If you want to try a new tech tool

Hearken: Public-powered journalism
Concentrated effort
The participatory journalism tool allows the audience to ask questions and encourage audience engagement. The Kansas City Star used Hearken to drive its new program, What’s Your KC Q?

The Coral Project: Toxic Comments
Concentrated effort
According to The Coral Project, “Online commenting is broken.” Its tool, Talk, introduces a research-backed way to encourage more respectful and productive dialogue on the internet.

If you have a small team

Honolulu Civil Beat: Conversation & Coffee
Quick lift
To increase newsroom accountability and transparency, the Civil Beat team invites community members in person each month to offer feedback and ask questions over coffee. 

The Trust Project: Reporter bios
Quick lift
Reporter bios, photos and author pages humanize journalists and establish their expertise — and will help search engines and social media platforms surface bona fide journalism and raise its visibility.

If you want immediate impact

The Day: Ask Me Anything
Quick lift
The Connecticut paper invited questions and feedback from its community during a series of “Ask Me Anything” sessions on Facebook. Readers asked The Day staff about coverage decisions, comments policies and other editorial processes — and received detailed responses within minutes.

The Toronto Star: Trust Project
Concentrated effort
A weekly Toronto Star
feature story takes readers behind the scenes in the newsroom to explain how journalists do their jobs. The stories are part of the Star’s bigger initiative to make their work more transparent.

If engagement is your goal

Spaceship Media: Dialogue journalism
Sustained commitment
Spaceship Media brings together communities in conflict for deep conversations. Its technique: dialogue journalism, in which journalists encourage listening and empathy, and respond to any impasse in the conversation with reporting that provides a shared set of facts. (
Learn more about our work with Spaceship Media and The Fresno Bee here.)
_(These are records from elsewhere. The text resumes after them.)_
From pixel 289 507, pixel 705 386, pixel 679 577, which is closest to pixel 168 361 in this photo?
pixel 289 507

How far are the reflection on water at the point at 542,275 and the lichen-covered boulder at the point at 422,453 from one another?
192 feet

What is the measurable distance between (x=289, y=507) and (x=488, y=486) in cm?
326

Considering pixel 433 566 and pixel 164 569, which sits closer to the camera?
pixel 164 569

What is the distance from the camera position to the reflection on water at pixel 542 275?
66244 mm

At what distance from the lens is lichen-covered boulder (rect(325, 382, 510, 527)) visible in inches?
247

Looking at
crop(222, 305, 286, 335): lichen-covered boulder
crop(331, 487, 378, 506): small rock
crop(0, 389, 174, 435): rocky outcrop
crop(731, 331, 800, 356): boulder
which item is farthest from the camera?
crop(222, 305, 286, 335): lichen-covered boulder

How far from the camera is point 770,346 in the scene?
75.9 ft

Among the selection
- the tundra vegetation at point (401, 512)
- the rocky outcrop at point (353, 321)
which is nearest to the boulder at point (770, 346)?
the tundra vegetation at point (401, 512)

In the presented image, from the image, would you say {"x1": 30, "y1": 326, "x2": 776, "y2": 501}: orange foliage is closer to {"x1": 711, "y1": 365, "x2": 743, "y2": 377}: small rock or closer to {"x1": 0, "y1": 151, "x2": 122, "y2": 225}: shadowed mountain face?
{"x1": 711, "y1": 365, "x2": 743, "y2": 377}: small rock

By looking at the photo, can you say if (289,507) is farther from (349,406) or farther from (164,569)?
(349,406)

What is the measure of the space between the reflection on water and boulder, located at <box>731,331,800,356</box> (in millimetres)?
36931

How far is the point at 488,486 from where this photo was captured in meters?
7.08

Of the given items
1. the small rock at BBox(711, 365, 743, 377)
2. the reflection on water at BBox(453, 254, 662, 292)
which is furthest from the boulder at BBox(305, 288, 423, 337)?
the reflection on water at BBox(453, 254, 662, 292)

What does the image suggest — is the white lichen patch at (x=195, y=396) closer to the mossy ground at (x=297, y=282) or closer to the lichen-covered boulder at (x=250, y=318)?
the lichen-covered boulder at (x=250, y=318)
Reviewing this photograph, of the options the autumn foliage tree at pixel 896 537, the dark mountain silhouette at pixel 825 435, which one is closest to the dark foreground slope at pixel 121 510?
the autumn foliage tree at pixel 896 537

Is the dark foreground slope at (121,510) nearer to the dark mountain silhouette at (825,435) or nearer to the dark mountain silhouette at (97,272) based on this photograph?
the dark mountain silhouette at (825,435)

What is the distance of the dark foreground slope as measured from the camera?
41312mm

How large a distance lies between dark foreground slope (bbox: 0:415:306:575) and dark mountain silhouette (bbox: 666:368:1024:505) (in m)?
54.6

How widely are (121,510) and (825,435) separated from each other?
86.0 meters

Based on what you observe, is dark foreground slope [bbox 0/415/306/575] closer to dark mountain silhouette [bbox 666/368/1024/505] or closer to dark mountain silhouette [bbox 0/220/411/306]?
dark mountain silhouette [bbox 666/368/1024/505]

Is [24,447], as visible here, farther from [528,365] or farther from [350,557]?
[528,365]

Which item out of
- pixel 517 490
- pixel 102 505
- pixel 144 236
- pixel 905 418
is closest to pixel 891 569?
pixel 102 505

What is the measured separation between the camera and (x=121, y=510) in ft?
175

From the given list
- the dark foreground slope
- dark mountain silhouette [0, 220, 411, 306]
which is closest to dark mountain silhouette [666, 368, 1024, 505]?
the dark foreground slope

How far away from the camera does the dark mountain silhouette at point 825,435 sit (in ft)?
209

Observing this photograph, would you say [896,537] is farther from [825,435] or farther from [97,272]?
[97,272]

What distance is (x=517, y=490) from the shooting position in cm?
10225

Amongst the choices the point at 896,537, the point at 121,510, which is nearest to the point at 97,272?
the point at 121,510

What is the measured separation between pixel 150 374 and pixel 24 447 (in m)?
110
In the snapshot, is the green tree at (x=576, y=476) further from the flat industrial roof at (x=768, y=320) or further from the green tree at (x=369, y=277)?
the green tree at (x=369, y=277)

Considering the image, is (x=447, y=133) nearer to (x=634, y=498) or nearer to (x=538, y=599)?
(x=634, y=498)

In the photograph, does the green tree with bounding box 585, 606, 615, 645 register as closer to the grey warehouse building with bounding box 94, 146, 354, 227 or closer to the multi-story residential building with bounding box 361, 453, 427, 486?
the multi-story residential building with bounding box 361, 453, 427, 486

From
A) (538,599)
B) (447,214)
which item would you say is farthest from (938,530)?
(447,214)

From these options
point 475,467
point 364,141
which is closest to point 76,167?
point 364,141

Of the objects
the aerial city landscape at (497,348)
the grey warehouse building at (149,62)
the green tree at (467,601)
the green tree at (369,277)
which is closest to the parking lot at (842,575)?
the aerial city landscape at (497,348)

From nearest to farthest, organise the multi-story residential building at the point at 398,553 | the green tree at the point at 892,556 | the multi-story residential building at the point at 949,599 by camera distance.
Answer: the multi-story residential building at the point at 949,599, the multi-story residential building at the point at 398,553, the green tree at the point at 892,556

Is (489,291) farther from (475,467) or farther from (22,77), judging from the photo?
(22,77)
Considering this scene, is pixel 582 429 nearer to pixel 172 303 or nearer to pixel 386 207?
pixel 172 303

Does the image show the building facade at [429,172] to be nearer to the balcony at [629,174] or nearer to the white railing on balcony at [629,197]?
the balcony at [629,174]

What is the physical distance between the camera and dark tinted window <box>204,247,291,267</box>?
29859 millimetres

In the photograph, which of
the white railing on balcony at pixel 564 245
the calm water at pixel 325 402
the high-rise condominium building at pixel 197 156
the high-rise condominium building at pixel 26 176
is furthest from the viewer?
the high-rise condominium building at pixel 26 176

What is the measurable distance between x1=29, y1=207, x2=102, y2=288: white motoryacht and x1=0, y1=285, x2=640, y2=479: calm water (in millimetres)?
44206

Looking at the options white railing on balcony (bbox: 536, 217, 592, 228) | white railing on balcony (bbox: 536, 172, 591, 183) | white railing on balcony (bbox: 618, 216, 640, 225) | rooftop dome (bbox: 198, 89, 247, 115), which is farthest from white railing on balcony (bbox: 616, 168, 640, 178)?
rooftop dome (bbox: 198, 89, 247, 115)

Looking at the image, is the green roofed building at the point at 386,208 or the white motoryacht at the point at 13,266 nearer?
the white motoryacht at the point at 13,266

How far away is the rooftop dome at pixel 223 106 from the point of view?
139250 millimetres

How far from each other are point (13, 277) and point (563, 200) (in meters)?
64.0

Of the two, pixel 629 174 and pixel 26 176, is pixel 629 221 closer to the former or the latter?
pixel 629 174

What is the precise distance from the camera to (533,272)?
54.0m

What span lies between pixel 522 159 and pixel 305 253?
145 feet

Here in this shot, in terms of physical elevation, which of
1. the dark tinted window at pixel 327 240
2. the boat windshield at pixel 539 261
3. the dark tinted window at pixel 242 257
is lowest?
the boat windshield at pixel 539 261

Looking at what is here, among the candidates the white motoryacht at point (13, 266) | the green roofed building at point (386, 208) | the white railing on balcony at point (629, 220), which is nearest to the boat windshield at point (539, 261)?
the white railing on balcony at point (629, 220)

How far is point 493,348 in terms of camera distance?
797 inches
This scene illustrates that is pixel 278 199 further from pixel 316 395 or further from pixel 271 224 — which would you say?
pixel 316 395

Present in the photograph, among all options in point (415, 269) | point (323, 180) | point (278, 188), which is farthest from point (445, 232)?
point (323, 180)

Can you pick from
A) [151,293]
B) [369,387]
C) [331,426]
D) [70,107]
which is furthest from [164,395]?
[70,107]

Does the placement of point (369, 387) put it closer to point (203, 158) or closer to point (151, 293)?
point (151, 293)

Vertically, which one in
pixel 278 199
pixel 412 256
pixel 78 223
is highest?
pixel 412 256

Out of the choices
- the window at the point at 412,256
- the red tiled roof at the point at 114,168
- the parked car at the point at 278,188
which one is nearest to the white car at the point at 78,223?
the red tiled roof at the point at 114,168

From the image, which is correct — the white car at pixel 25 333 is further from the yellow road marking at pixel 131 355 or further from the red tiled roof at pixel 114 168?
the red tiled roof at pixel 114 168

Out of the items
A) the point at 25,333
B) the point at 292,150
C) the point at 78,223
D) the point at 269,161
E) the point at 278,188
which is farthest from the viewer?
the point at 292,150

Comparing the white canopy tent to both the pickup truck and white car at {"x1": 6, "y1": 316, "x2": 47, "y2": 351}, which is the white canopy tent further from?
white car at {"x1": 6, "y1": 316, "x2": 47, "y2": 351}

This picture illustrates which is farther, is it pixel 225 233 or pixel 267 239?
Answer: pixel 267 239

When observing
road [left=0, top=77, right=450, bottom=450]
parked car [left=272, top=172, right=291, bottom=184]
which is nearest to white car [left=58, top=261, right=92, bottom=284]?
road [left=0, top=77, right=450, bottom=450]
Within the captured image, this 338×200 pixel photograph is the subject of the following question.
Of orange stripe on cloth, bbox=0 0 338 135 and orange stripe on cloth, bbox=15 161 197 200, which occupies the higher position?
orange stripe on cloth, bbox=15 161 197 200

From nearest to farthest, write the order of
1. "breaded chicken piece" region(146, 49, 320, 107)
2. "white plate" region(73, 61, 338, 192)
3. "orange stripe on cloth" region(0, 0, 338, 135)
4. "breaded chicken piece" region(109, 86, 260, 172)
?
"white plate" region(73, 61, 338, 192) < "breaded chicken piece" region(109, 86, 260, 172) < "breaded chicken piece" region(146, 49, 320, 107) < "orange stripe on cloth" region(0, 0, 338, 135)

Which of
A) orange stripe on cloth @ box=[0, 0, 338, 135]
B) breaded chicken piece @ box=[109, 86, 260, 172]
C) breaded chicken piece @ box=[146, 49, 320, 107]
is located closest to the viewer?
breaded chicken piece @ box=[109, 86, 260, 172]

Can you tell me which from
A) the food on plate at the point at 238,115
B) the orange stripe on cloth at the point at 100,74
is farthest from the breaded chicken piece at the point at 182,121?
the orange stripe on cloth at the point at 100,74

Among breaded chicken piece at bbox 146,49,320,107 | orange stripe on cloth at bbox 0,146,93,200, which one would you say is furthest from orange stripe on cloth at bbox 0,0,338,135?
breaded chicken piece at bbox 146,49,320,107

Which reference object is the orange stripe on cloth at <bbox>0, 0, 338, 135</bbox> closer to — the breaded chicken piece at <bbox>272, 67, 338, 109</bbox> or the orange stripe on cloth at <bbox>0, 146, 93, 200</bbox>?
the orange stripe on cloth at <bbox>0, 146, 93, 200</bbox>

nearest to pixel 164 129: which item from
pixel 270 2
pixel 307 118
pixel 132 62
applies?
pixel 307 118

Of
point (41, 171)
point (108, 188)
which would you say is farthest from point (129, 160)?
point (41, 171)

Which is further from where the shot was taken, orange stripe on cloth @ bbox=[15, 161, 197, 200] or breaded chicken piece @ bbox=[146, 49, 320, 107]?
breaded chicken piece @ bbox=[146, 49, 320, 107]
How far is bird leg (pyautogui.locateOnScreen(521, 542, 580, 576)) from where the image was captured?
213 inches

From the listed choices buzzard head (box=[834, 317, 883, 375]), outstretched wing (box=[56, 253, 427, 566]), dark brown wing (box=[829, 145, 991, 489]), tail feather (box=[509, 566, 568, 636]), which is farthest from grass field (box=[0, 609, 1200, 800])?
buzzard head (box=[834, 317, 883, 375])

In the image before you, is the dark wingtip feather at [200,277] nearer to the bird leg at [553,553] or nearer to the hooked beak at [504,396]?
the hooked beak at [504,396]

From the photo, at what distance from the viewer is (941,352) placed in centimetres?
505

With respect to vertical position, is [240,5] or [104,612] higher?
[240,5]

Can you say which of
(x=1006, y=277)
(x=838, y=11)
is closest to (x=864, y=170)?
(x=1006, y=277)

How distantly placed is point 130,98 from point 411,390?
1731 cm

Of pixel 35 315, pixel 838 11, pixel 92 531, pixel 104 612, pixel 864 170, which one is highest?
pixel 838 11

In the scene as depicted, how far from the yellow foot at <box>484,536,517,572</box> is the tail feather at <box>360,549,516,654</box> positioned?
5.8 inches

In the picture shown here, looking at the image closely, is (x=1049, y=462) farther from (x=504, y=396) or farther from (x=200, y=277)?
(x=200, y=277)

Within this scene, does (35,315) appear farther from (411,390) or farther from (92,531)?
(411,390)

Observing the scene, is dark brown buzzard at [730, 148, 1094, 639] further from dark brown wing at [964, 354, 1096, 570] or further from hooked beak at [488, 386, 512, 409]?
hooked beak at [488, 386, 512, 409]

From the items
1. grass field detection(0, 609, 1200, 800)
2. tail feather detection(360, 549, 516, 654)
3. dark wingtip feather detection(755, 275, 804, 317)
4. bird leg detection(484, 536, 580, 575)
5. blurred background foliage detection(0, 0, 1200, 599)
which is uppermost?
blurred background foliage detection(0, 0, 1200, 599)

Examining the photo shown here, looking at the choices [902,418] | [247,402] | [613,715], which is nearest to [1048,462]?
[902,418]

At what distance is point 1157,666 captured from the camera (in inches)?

De Correspondent: Contributions section
Concentrated effort
De Correspondent’s “contributions” section is like a comments section with guard rails and a how-to guide. Featured beneath all stories on the site, the contributions section explicitly invites readers to share their “experience and knowledge” — instead of their opinions.

If you want to incorporate video

Tegna: Verify
Concentrated effort
In this community-driven fact-checking initiative, local television viewers submit assertions they see on social media. Stations look into the claims and air short segments with verified facts.

Frontline: Extended interviews
Concentrated effort
Frontline producers wanted viewers to see the longer interviews that they had shaped into their series. The result: “The Putin Files,” 56 extended interviews with the story’s sources, including 33 video packages and 23 transcripts.

If transparency is your goal

The Enid News & Eagle: Mission statements
Quick lift
As part of the Trusting News project, the Enid paper tested a strategy to distance local journalists from the national outlets people are usually thinking of when they complain about “the media.” How? Emphasizing its mission and communicating its values. 

The Trust Project: Publishing standards
Concentrated effort
Journalists who publish their standards provide a wider context for how and why their news organization does its work. These include a mission statement, overall ethics policies as well as rules on doing corrections and using anonymous sources.

The Atlantic: Diverse sources
Quick lift
After realizing they were quoting mostly male scientists, two journalists at The Atlantic sought to fix it — and write about it along the way. One followed up to report how he increased representation of women as sources to 50 percent, more accurately reflecting the field.